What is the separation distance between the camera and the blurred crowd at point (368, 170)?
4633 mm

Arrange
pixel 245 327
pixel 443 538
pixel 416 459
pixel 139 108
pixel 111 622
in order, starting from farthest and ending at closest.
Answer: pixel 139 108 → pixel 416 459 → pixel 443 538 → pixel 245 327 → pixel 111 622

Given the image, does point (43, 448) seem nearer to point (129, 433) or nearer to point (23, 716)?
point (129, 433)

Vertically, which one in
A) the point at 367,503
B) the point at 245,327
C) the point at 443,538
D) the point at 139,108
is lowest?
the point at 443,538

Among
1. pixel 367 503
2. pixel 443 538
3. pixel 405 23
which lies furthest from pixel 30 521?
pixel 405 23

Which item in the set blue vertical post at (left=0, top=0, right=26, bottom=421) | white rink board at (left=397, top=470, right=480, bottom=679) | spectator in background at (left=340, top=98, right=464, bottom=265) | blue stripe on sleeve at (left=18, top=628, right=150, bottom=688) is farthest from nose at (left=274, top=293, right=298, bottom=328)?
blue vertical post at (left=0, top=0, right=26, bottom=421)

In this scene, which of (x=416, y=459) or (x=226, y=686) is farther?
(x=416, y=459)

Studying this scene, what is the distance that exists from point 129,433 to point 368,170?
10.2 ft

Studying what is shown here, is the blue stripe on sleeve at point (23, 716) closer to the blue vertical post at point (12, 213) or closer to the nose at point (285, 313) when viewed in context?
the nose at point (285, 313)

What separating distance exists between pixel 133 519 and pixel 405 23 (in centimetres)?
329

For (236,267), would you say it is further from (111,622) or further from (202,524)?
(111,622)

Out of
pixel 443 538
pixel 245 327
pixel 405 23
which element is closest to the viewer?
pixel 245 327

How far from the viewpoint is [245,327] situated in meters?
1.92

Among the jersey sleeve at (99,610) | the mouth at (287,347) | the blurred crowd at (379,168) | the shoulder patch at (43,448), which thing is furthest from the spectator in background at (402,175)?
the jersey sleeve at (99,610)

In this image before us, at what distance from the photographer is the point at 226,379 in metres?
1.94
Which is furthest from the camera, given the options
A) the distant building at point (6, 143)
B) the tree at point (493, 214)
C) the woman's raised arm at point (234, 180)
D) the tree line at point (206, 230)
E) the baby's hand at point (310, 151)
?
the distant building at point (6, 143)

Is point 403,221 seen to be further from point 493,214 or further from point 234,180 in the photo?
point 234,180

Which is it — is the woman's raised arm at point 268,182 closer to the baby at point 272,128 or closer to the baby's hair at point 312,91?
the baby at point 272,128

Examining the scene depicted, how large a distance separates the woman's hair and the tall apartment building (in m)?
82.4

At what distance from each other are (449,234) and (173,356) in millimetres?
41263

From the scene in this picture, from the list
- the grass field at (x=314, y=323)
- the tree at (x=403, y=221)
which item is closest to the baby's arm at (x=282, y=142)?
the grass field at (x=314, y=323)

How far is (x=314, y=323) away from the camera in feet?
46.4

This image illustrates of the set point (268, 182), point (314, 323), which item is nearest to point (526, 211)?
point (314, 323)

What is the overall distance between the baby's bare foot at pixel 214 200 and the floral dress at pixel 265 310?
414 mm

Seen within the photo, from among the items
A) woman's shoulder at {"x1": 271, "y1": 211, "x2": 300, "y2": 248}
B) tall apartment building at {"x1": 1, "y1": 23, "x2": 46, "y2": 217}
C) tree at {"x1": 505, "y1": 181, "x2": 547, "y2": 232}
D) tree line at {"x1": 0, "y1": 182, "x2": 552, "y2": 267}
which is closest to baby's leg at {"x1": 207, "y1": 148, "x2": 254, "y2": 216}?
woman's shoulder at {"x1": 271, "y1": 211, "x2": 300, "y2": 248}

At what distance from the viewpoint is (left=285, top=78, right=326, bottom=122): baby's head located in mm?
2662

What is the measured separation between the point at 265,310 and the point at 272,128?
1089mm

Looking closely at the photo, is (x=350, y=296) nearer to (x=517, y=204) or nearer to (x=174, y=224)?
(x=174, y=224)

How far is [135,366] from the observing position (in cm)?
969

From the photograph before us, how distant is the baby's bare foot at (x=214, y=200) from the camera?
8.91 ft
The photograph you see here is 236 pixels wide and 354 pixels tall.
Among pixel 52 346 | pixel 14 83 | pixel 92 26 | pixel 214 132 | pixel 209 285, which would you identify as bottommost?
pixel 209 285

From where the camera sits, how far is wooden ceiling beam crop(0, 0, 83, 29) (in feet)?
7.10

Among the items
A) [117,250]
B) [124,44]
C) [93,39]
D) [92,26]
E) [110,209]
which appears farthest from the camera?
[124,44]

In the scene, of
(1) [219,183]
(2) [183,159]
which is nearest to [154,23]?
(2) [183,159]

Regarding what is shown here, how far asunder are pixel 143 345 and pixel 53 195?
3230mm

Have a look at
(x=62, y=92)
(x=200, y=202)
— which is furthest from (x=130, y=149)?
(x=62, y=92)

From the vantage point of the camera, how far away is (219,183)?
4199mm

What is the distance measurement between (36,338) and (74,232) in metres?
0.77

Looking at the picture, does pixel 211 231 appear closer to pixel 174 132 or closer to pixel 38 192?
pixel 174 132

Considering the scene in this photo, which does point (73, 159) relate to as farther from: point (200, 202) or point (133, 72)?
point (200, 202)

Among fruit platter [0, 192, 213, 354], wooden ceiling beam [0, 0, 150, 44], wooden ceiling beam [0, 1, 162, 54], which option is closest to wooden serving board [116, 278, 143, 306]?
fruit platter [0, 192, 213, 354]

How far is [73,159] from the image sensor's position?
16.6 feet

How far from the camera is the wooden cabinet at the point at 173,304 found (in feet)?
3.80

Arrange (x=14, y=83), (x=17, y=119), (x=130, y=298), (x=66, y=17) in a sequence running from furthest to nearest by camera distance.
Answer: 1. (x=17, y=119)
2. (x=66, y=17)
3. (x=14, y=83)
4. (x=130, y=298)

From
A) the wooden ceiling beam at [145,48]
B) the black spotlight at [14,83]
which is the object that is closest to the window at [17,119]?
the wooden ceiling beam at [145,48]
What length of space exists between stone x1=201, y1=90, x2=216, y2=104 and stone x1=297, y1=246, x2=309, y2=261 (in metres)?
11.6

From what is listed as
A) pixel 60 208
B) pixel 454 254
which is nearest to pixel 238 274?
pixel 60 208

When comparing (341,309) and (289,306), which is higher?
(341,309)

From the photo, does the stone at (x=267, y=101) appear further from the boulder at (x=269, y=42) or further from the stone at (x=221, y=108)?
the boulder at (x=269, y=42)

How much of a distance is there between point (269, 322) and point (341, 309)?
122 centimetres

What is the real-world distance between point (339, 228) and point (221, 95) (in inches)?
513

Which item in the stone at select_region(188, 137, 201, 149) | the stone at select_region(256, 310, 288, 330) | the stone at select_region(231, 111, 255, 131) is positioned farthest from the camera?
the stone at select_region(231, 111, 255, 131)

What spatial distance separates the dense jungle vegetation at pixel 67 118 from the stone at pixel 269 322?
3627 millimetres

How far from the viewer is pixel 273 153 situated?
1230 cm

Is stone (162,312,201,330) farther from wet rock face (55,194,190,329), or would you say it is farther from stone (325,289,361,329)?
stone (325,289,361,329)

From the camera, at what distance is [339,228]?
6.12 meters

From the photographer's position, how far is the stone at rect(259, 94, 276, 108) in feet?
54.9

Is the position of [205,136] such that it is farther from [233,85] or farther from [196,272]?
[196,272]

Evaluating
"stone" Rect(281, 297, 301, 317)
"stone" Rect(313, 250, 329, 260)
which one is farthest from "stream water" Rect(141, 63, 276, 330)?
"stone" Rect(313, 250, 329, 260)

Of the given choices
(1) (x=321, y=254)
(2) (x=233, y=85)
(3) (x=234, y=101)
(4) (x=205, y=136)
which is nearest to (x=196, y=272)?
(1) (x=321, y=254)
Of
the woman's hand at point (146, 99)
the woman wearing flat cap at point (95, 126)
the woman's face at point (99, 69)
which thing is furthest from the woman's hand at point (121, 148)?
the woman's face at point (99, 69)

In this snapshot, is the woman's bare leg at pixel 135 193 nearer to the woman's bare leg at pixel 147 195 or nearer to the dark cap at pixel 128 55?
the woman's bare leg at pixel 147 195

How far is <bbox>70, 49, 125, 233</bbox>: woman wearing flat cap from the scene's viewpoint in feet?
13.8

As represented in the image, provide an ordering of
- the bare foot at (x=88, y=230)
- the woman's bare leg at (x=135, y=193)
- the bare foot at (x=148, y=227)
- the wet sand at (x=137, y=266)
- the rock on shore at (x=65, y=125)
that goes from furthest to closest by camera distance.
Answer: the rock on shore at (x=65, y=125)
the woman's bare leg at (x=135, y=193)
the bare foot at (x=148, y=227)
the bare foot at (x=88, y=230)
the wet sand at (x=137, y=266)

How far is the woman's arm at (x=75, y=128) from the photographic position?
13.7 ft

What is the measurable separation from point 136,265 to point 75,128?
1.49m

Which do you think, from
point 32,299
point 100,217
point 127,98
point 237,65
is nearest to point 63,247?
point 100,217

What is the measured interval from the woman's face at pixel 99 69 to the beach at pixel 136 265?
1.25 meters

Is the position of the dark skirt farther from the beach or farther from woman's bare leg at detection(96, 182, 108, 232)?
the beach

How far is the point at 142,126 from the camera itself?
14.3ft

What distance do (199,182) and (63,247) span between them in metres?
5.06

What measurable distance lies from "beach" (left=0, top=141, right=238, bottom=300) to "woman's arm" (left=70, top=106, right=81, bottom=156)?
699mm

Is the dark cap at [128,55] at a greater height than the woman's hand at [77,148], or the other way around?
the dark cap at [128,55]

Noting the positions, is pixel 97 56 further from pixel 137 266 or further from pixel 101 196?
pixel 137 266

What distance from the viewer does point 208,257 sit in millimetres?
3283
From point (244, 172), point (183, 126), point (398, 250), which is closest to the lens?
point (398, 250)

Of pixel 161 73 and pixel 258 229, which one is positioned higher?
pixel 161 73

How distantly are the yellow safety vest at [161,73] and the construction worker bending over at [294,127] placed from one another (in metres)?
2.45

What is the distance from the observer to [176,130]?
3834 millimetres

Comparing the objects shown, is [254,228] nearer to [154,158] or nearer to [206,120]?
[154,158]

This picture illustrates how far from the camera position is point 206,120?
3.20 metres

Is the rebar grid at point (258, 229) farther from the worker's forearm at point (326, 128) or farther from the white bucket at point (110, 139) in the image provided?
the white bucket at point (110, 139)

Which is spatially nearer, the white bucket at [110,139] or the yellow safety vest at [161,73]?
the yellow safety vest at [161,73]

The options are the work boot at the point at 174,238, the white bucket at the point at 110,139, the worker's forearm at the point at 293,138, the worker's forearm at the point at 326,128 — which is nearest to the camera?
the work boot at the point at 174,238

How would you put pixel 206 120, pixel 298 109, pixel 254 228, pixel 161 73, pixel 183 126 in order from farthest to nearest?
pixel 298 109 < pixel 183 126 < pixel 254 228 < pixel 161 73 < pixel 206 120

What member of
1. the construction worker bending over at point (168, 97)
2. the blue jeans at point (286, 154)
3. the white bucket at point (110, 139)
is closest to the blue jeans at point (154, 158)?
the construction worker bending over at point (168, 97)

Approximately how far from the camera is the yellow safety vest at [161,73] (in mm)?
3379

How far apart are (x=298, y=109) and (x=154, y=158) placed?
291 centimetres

§ **CHALLENGE**
Convert the lines of the listing above into a Markdown table with the columns Row and Line. Start with the line that contains "Which do you think, from" and go on through the line that contains "3.20 metres", including both, numbering each row and leaving out blank lines.

§ **SOLUTION TO THE EXERCISE**
| Row | Line |
|---|---|
| 1 | Which do you think, from |
| 2 | point 32,299 |
| 3 | point 100,217 |
| 4 | point 127,98 |
| 5 | point 237,65 |
| 6 | is nearest to point 63,247? |
| 7 | point 100,217 |
| 8 | What is the measured interval from the woman's face at pixel 99 69 to the beach at pixel 136 265? |
| 9 | 1.25 meters |
| 10 | Is the position of the dark skirt farther from the beach or farther from woman's bare leg at detection(96, 182, 108, 232)? |
| 11 | the beach |
| 12 | How far is the point at 142,126 from the camera itself? |
| 13 | 14.3ft |
| 14 | What distance do (199,182) and (63,247) span between them in metres? |
| 15 | 5.06 |
| 16 | What measurable distance lies from "beach" (left=0, top=141, right=238, bottom=300) to "woman's arm" (left=70, top=106, right=81, bottom=156)? |
| 17 | 699mm |
| 18 | Is the dark cap at [128,55] at a greater height than the woman's hand at [77,148], or the other way around? |
| 19 | the dark cap at [128,55] |
| 20 | Noting the positions, is pixel 97 56 further from pixel 137 266 or further from pixel 101 196? |
| 21 | pixel 137 266 |
| 22 | What distance from the viewer does point 208,257 sit in millimetres? |
| 23 | 3283 |
| 24 | From point (244, 172), point (183, 126), point (398, 250), which is closest to the lens? |
| 25 | point (398, 250) |
| 26 | Of pixel 161 73 and pixel 258 229, which one is positioned higher? |
| 27 | pixel 161 73 |
| 28 | How distantly are the yellow safety vest at [161,73] and the construction worker bending over at [294,127] placed from one another (in metres)? |
| 29 | 2.45 |
| 30 | What is the distance from the observer to [176,130]? |
| 31 | 3834 millimetres |
| 32 | Comparing the objects shown, is [254,228] nearer to [154,158] or nearer to [206,120]? |
| 33 | [154,158] |
| 34 | This picture illustrates how far from the camera position is point 206,120? |
| 35 | 3.20 metres |